Last Sunday, we got up early to catch the ferry to Westray for an open day at the Historic Scotland-funded archaeological excavation at the Links of Noltland, where Hazel Moore gave us a very engaging tour. While this is really a Neolithic site, consisting of a beautiful dwelling house and buildings round about, enclosed by an outer wall, what captured my imagination on this day was something else entirely.
Down on the shore, on the sand-blown links, a sand dune had blown away. It was a totally inconspicuous sand dune, which Westray folk and visitors had played on and driven scramblers over for as long as anyone could remember. But it held a secret! With the Neolithic excavation going on just a few yards away, the archaeologists were keen to notice stone work that had been exposed by the shifting sand. Stood on what they thought was the floor, it soon became apparent — when it collapsed — that is was not the floor at all, it was the roof of a stone built chamber!
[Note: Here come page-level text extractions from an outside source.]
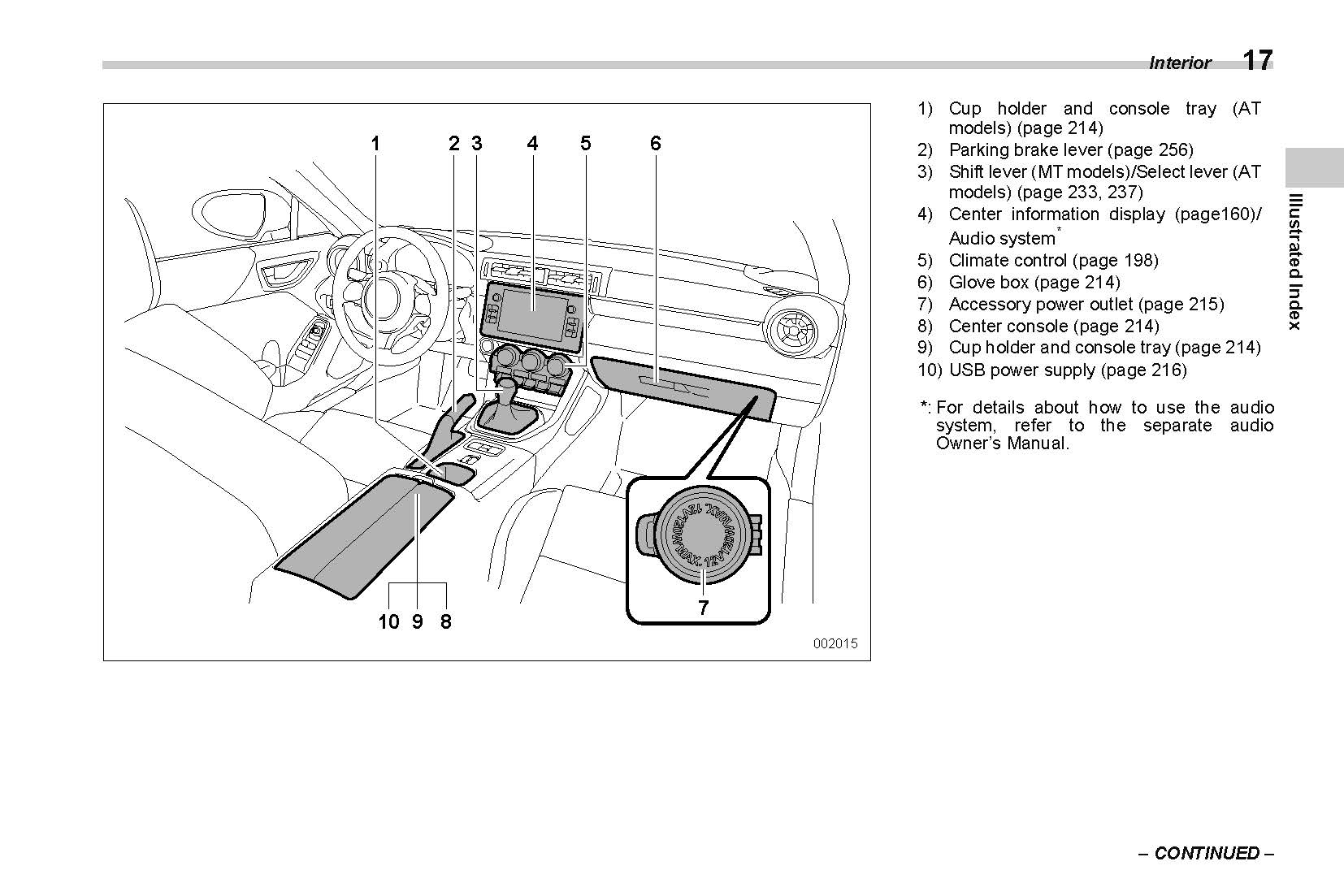 Interior 17

1 2 3 4 5 6

MAX. 12V120W MAX. 12V120W

7

10 9 8

002015

1) Cup holder and console tray (AT models) (page 214)
2) Parking brake lever (page 256)
3) Shift lever (MT models)/Select lever (AT models) (page 233, 237)
4) Center information display (page160)/ Audio system*
5) Climate control (page 198)
6) Glove box (page 214)
7) Accessory power outlet (page 215)
8) Center console (page 214)
9) Cup holder and console tray (page 214)
10) USB power supply (page 216)

*: For details about how to use the audio system, refer to the separate audio Owner's Manual.

Illustrated Index

– CONTINUED –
It had been perfectly preserved, snuggled up within its sand dune, since the Bronze Age!
The chamber was contained within a “burnt mound” and seems to have been a sauna or similar. The thing that really touched me, was how the water from a natural spring still filled up its built stone basin, perfectly to the brim, as if it had been left only yesterday.
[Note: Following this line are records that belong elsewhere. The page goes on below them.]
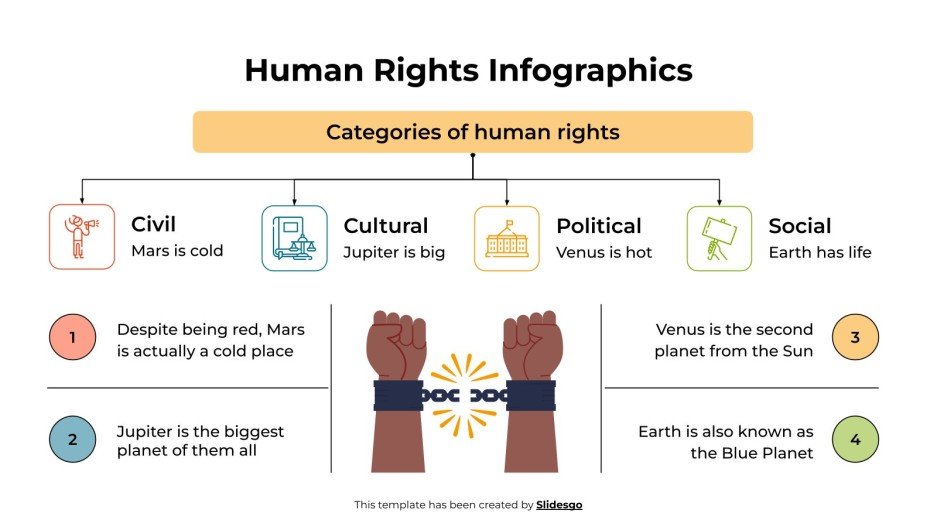 Human Rights Infographics

Categories of human rights

Civil
Mars is cold

Cultural
Jupiter is big

Political
Venus is hot

Social
Earth has life

1
Despite being red, Mars is actually a cold place

2
Jupiter is the biggest planet of them all

Venus is the second planet from the Sun
3

Earth is also known as the Blue Planet
4

This template has been created by Slidesgo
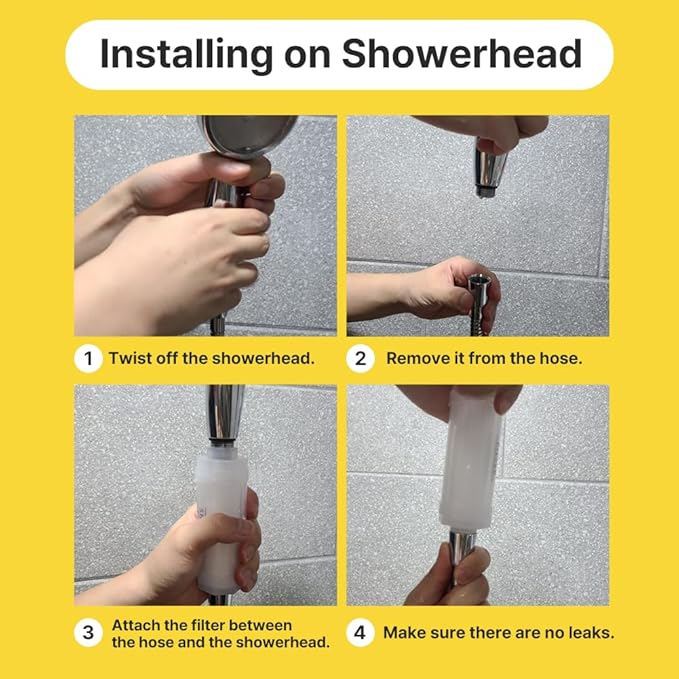 Installing on Showerhead

1 Twist off the showerhead.

2 Remove it from the hose.

3 Attach the filter between the hose and the showerhead.

4 Make sure there are no leaks.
Next to the basin was a beautiful little bench, and shelves and evidence of hot stones which had been taken in to heat the water. Hazel painted a very vivid picture in my mind of a steam room, perhaps used for well-being and healing purposes.
You entered into it through a doorway higher up in the structure, smartly flanked by smooth stones and curving down in a leftwards curve so that the guest may leave the ordinary world behind and out of sight as he or she is admitted to the warm womb of the chamber within.